18. Jahrgang | Nummer 16 | 3. August 2015

Unterwerfung – ein europäisches Szenario

von Ulf Baumann

Ein Schriftsteller, der es vermag, die Verachtung der Mächtigen hervorzurufen, macht seine Arbeit. Es ist jene Verachtung, die als Abscheu entsteht, den die Abstoßenden empfinden mögen, wenn ihnen ein kundiger Literat das Hässliche ihrer Gestalt im Spiegel präsentiert.
Der Schriftsteller, um den es geht, ist Michel Houellebecq. Sein Roman „Unterwerfung“, der erschien, als islamische Terroristen die Redakteure des Satiremagazins „Charlie Hebdo“ im Namen Allahs des Barmherzigen abschlachteten, trug ihm umgehend die offizielle Verdammung durch den Premierminister der Republik ein.
„La France ce n’est pas Michel Houellebecq […] ca n’est pas l’intolerance , la haine, la peur“*, verkündete Manuel Valls in diesen unglückseligen Tagen in seinem erhabenen Französisch, um Houellebecq damit nicht nur eine geistige Mitverantwortung für den Terror zu zuschieben, sondern ihn im Namen des ehrwürdigen Prinzips der Toleranz symbolisch aus der Gemeinschaft der anständigen Franzosen auszuschließen. Werden wir je wieder einen lebenden deutschen Autor haben, der die Herrschenden so zu provozieren vermag?
Die Handlung des Romans „Unterwerfung“ findet im Frankreich des Jahres 2022 statt, doch es ist ein Buch über Europa. Sein zentrales Ereignis ist der Wahlsieg von Mohammed Ben Abbes, des Chefs der französischen Muslimbrüder, was Houellebecq keineswegs als die „Schreckensphantasie“ präsentiert, die Sandra Kegel in der FAZ darin ausmachte. Vielmehr entscheiden sich die Repräsentanten der einstigen Mehrheitsparteien der Republik – die Sozialisten und die Konservativen – Ben Abbes, der es als Zweitplatzierter in die Stichwahl gegen die Rechtsradikale Marine le Pen geschafft hat, auf den Schild zu heben. Es geht ihnen dabei nicht um die Verteidigung der Republik, sondern um Frankreichs Verbleib in der EU. Le Pen ist gegen die EU und den Euro, Ben Abbes dafür. Im Gegenzug lassen ihm die alten politischen Eliten freie Hand in weiten Teilen der Innenpolitik.
=======
Aufgabe A | Fasse den Artikel über den Roman „Unterwerfung“ in zwei Sätzen zusammen.
Aufgabe B | Schreibe den Artikel über den Roman „Unterwerfung“ im Anschluss an seinen letzten Satz weiter.
=======
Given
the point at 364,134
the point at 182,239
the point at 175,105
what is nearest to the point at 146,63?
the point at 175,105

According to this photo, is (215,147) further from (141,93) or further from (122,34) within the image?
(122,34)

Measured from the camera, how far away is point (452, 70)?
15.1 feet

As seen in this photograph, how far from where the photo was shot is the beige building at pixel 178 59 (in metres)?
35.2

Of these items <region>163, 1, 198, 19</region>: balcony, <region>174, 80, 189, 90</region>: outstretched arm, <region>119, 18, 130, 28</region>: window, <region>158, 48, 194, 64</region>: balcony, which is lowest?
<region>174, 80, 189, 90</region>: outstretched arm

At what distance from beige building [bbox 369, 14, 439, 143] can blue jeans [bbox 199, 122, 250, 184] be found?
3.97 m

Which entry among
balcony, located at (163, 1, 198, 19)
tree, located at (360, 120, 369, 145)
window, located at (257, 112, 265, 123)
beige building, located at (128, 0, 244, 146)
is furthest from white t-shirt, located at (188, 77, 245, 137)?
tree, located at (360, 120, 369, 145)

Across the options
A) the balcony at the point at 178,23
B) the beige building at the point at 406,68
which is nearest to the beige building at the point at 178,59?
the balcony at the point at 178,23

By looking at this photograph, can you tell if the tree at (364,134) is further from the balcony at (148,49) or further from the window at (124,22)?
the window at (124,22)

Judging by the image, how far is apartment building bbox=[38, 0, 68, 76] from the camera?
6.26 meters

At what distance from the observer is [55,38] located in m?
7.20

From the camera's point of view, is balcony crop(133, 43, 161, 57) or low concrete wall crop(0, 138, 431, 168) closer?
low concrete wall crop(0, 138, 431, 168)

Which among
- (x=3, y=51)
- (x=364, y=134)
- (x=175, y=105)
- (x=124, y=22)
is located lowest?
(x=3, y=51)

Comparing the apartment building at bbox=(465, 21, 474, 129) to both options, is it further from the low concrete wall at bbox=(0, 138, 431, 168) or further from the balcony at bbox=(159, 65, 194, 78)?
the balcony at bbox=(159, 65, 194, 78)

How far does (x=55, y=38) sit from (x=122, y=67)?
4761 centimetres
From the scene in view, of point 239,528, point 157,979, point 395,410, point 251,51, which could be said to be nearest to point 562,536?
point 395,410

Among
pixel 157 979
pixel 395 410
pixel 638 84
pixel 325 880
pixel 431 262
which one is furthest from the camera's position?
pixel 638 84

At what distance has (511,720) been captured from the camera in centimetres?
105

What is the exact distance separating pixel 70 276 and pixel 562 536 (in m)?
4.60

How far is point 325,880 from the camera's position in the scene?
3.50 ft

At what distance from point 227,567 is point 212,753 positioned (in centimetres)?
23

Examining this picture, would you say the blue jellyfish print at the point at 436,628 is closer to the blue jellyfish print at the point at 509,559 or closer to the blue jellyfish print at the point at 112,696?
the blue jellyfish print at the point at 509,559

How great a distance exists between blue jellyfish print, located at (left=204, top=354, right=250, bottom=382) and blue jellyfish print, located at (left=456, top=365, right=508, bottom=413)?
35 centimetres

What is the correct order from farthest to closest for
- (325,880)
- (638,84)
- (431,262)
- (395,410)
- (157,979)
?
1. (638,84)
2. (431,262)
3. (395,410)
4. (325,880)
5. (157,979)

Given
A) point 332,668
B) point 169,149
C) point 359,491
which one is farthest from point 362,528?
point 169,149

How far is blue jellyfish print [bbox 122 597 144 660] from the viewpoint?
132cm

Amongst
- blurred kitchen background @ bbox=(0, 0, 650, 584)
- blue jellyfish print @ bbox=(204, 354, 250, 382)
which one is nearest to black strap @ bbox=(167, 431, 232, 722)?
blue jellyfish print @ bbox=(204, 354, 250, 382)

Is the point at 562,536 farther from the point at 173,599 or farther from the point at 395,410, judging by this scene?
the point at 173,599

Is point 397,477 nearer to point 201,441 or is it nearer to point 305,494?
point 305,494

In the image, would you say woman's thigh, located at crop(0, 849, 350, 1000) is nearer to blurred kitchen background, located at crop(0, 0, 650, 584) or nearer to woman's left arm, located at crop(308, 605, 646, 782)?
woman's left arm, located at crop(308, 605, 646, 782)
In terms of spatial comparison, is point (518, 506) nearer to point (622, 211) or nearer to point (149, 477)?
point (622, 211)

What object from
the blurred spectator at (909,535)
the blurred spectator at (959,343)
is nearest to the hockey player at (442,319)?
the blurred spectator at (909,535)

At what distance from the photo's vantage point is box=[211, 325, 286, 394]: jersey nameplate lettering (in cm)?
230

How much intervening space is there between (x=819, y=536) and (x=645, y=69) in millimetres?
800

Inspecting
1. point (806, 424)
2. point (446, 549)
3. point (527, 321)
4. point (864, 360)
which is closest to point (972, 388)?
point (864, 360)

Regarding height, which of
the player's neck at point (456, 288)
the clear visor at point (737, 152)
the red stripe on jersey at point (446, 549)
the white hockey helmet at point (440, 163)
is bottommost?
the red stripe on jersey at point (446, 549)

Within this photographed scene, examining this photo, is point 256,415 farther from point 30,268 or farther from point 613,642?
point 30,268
=======
Schriftliche Antwort A | Michel Houellebecqs Roman „Unterwerfung“ erschien, als islamische Terroristen die Redakteure von „Charlie Hebdo“ ermordeten, und trug ihm die offizielle Verdammung durch Premierminister Manuel Valls ein. Die Handlung spielt im Frankreich des Jahres 2022: Sozialisten und Konservative verhelfen dem Chef der französischen Muslimbrüder, Mohammed Ben Abbes, in der Stichwahl gegen Marine Le Pen zum Sieg, um Frankreichs Verbleib in der EU zu sichern, und lassen ihm dafür in weiten Teilen der Innenpolitik freie Hand.

Schriftliche Antwort B |
Das Szenario der islamistischen Machtübernahme im Mutterland der Aufklärung wird aus der Perspektive des 43-jährigen Francois, eines Literaturwissenschaftlers an der Sorbonne, erzählt. Zwar schockiert ihn zunächst die „Schlaffheit“ seiner Kollegen, die auch nach dem politischen Erdbeben in Paris unerschütterlich an die Unantastbarkeit ihrer akademischen Privilegien glauben. Für den abgeklärten Francois ist die Literaturwissenschaft ohnehin zu einem Instrument „in der Industrie der Luxusgüter“ degeneriert. Ein „Abschluss in Literaturwissenschaften“ ist nur „zusätzlicher Pluspunkt“ für ein „junges Mädchen, das sich als Verkäuferin bei Celine oder Hermes bewirbt“. Für Francois selbst ist die Literatur dagegen der individuelle Rückzugsraum, wo er mit seinem längst verstorbenen geistigen Gefährten, dem zum Katholizismus konvertierten Romancier Joris-Karl Huysmans (1848-1907), über den Sinn des Lebens und die Haltungslosigkeit des linksliberalen intellektuellen Milieus räsoniert. Stärker noch, als er es in seinen anderen Romanen getan hat, rechnet Houellebecq, mit diesem Milieu ab.
Denn die Unterwerfung, um die es Houellebecq geht, ist die mal larmoyante, mal nörgelnde Willfährigkeit, mit der sich die akademischen Eliten mit den neuen Machthabern arrangieren. Die Muslimbrüder stellen die französischen Hochschullehrer vor die Wahl, entweder zum Islam zu konvertieren oder in den Ruhestand zu gehen. Eine Wahl, die ihren Kolleginnen nicht gelassen wird. Francois wählt den Ruhestand, flieht aufs Land und geht schließlich auf den Spuren Huysmans wandelnd, ins Kloster.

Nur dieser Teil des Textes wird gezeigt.